Kelima, Indonesia perlu mendesain ulang insentif investasi dengan target yang jelas, yakni investasi yang menciptakan lapangan kerja berkualitas dan transfer teknologi. Ia merekomendasikan agar pengawasan pemerintah terhadap investasi yang hanya bersifat spekulatif harus diperketat.

Sementara itu, Otoritas Jasa Keuangan (OJK) mengimbau agar lembaga jasa keuangan (LJK) untuk meningkatkan kehati-hatian dalam mengelola risiko sebagai upaya untuk mengantisipasi perlambatan ekonomi.

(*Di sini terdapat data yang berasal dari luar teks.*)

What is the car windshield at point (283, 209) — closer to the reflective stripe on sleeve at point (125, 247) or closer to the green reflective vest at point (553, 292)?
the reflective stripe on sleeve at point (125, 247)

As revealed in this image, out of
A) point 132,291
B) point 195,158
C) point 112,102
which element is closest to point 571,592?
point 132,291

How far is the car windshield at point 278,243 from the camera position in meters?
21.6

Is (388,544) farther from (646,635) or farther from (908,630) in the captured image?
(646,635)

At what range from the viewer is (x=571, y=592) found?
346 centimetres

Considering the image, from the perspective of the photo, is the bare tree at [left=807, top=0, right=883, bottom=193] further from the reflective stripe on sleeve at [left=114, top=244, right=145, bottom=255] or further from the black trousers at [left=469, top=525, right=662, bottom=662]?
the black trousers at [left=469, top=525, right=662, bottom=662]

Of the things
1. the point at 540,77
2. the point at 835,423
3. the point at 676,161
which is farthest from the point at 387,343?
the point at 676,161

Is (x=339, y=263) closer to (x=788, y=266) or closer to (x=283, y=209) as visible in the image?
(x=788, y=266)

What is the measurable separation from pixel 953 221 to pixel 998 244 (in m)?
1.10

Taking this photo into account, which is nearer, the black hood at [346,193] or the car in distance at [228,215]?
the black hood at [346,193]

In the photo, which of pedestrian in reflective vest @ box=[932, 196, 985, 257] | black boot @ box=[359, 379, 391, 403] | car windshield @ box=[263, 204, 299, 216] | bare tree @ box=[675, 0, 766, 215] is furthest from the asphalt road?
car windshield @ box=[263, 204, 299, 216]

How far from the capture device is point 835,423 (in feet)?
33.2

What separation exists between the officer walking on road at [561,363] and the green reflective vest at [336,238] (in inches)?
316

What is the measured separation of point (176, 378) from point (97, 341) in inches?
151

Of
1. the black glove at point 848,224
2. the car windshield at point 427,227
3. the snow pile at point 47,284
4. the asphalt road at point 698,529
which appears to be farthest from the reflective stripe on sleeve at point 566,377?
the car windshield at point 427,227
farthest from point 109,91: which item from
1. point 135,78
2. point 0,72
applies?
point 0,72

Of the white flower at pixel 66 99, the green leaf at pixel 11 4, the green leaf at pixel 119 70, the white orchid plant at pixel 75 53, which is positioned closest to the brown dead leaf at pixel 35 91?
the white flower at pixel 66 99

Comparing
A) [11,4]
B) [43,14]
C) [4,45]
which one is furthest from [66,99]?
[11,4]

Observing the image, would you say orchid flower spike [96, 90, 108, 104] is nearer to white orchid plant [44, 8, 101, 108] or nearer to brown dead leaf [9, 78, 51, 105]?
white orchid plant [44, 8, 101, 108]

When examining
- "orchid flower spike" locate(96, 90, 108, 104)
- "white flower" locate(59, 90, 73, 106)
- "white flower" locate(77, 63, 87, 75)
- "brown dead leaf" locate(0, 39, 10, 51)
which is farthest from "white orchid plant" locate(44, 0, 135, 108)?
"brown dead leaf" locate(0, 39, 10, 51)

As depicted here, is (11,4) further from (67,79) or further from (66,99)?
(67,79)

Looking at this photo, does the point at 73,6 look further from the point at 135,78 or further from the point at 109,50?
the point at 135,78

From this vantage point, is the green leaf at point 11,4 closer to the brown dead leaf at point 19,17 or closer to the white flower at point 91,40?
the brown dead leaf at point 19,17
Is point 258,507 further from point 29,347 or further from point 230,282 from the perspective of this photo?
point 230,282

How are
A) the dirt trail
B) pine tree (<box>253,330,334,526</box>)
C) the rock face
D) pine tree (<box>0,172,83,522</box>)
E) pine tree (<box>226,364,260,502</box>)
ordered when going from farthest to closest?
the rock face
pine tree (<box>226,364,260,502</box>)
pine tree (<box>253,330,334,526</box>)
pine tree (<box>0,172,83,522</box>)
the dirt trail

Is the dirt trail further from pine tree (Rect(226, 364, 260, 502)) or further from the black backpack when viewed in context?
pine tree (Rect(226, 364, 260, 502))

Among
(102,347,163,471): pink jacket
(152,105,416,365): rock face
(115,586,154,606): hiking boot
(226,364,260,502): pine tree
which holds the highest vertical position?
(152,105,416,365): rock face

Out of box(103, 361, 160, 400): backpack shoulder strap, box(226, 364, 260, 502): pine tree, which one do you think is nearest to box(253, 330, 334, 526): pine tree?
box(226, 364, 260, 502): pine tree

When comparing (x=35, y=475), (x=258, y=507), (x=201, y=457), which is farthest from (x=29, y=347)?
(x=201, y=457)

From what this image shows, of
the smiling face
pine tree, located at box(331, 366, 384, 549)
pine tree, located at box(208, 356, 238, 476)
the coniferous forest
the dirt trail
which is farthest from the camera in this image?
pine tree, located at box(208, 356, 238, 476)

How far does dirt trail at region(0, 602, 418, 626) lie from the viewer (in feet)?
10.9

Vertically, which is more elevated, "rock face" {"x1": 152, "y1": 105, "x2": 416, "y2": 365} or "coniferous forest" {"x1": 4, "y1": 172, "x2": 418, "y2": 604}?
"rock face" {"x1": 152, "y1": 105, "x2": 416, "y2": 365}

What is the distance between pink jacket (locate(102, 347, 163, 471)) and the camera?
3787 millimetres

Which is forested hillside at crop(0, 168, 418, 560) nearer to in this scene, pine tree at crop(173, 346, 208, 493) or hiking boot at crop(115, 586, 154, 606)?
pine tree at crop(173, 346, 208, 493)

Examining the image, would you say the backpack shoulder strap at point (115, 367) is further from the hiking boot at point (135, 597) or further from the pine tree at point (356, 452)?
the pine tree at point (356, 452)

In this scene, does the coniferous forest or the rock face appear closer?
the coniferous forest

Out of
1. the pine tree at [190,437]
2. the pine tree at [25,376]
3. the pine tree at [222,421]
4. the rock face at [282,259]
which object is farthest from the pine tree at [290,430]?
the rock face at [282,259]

Kepala Eksekutif Pengawas Perasuransian, Penjaminan, dan Dana Pensiun OJK Ogi Prastomiyono mengingatkan perlambatan ekonomi dapat berdampak terhadap kinerja LJK non-bank, seperti dana pensiun dan asuransi. “Untuk dana pensiun, pertumbuhan ekonomi yang melambat bisa menurunkan imbal hasil investasi, mengurangi kemampuan dana pensiun untuk memenuhi kewajiban di masa depan,” katanya seperti dikutip dari Antara, Ahad, 27 April 2025.

Terkait dengan industri asuransi, Ogi menyatakan perlambatan ekonomi bisa mempengaruhi hasil investasi produk unit link serta meningkatkan risiko klaim atau penarikan tunai. Daya beli masyarakat yang menurun pun dapat mengurangi permintaan produk asuransi, terutama yang berbasis investasi.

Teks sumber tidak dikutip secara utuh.